Reviewed by John Daly-Peoples

Auckland Arts Festival
Strasbourg 1518
ASB Waterfront Theatre
March 19
Reviewed by John Daly-Peoples
Strasbourg 1518 opens sedately enough. A crowd of people I advance hall moving slowly to gentle music through there are hints of Schubert’s “Death and the Maiden. This serenity is soon interrupted by a couple – Death (Michael Parmenter) and The Maiden (Lucy Marinkovich) dancing a more elabiorate ballroom dance duo. They whirl about the stage energetically, a mix of Dancing with the Stars and musical, Ginger Rogers and Fred Astaire meets Margot Fonteyn and Rudolph Nureyev.
Their display is then interrupted by an officious narrator (Nick Blake) who rails against dancing and its lack of change over the last few hundred years embarking on a treatise about dance and its origins.

- **Supplied records**
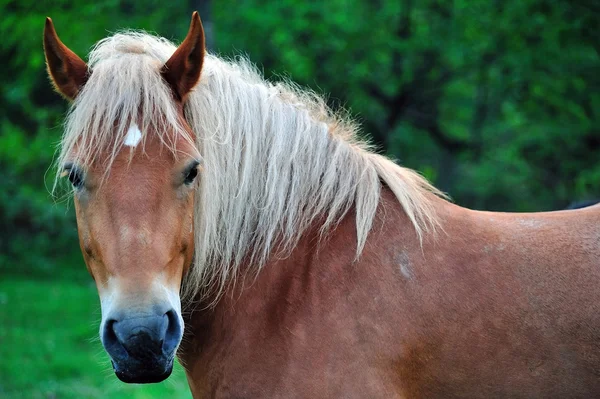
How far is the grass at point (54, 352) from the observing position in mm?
6285

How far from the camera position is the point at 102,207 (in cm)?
231

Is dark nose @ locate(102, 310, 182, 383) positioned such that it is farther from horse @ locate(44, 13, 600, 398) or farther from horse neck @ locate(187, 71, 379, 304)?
horse neck @ locate(187, 71, 379, 304)

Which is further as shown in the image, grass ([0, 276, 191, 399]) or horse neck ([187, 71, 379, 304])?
grass ([0, 276, 191, 399])

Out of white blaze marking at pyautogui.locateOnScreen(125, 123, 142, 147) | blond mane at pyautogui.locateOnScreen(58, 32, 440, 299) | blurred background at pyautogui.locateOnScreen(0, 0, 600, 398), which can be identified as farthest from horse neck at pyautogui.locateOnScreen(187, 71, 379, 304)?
blurred background at pyautogui.locateOnScreen(0, 0, 600, 398)

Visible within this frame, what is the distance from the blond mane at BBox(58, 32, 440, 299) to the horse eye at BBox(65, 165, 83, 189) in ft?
0.13

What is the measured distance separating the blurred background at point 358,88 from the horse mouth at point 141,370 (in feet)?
13.6

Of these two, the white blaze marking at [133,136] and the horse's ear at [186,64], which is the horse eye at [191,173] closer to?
the white blaze marking at [133,136]

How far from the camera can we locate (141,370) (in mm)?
2193

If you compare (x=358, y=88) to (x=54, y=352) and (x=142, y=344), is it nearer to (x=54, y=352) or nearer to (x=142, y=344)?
(x=54, y=352)

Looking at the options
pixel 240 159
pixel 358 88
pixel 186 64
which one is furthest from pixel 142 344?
pixel 358 88

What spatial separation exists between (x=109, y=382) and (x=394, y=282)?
5.05 meters

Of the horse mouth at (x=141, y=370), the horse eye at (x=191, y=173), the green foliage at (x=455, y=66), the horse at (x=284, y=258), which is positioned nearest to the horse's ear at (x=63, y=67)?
the horse at (x=284, y=258)

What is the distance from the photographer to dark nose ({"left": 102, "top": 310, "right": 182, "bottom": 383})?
2.12 m

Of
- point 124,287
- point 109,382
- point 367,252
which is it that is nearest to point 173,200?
point 124,287
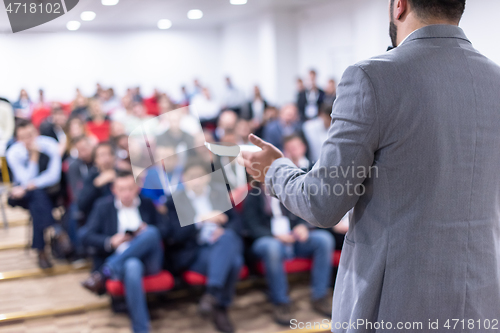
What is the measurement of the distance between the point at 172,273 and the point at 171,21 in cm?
950

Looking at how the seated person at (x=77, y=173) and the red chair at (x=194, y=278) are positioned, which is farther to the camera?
the seated person at (x=77, y=173)

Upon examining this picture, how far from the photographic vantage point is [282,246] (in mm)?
2766

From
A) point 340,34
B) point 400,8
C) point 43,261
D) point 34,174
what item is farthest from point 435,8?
point 340,34

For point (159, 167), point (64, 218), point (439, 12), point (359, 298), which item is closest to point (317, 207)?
point (359, 298)

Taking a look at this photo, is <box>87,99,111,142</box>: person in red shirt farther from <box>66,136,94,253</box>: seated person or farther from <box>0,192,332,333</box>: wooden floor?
<box>0,192,332,333</box>: wooden floor

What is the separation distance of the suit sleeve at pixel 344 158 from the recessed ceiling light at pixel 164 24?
10.9 m

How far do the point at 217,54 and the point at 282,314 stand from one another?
1135cm

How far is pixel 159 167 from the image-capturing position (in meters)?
1.28

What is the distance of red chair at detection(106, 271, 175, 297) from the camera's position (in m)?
2.59

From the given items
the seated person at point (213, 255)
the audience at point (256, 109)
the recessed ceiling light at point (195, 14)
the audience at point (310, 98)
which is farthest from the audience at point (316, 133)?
the recessed ceiling light at point (195, 14)

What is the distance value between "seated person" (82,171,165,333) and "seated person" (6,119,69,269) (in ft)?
3.11

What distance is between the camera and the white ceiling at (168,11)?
852cm


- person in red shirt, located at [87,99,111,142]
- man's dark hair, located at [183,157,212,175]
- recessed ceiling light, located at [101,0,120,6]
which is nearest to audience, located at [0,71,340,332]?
man's dark hair, located at [183,157,212,175]

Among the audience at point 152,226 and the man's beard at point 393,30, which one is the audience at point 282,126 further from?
the man's beard at point 393,30
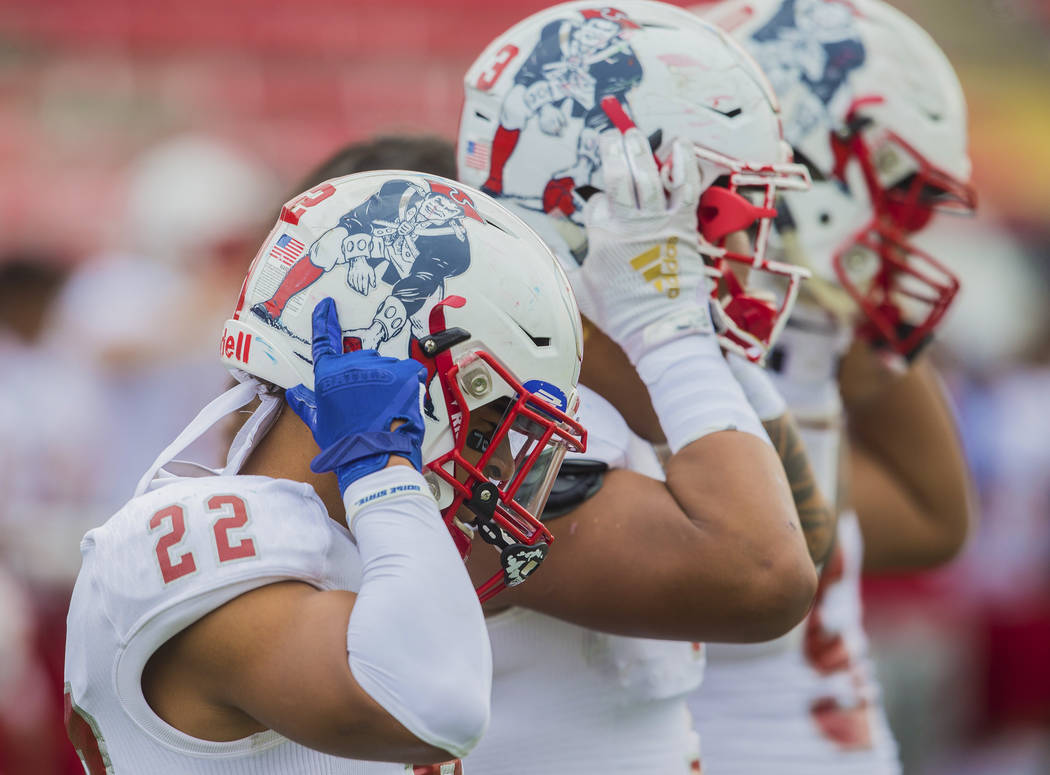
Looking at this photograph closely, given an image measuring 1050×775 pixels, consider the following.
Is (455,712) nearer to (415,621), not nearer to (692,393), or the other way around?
(415,621)

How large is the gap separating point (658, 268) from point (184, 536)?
0.99 metres

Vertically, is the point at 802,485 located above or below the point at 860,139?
below

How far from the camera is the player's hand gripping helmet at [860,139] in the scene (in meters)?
3.12

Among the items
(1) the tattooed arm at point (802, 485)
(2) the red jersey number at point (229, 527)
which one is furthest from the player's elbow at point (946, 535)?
(2) the red jersey number at point (229, 527)

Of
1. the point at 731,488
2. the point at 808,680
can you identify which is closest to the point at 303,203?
the point at 731,488

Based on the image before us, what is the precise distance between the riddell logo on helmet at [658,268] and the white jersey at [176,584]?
30.6 inches

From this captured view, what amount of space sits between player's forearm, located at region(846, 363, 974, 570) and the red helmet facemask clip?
1.62 ft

- **What the task requires**
Can you set down, word for word, the stretch of the Strasbourg 1518 review from "Auckland Arts Festival" through "and its origins."? Draw only on the review of Strasbourg 1518.

- **Response area**
Auckland Arts Festival
Strasbourg 1518
ASB Waterfront Theatre
March 19
Reviewed by John Daly-Peoples
Strasbourg 1518 opens sedately enough. A crowd of people I advance hall moving slowly to gentle music through there are hints of Schubert’s “Death and the Maiden. This serenity is soon interrupted by a couple – Death (Michael Parmenter) and The Maiden (Lucy Marinkovich) dancing a more elabiorate ballroom dance duo. They whirl about the stage energetically, a mix of Dancing with the Stars and musical, Ginger Rogers and Fred Astaire meets Margot Fonteyn and Rudolph Nureyev.
Their display is then interrupted by an officious narrator (Nick Blake) who rails against dancing and its lack of change over the last few hundred years embarking on a treatise about dance and its origins.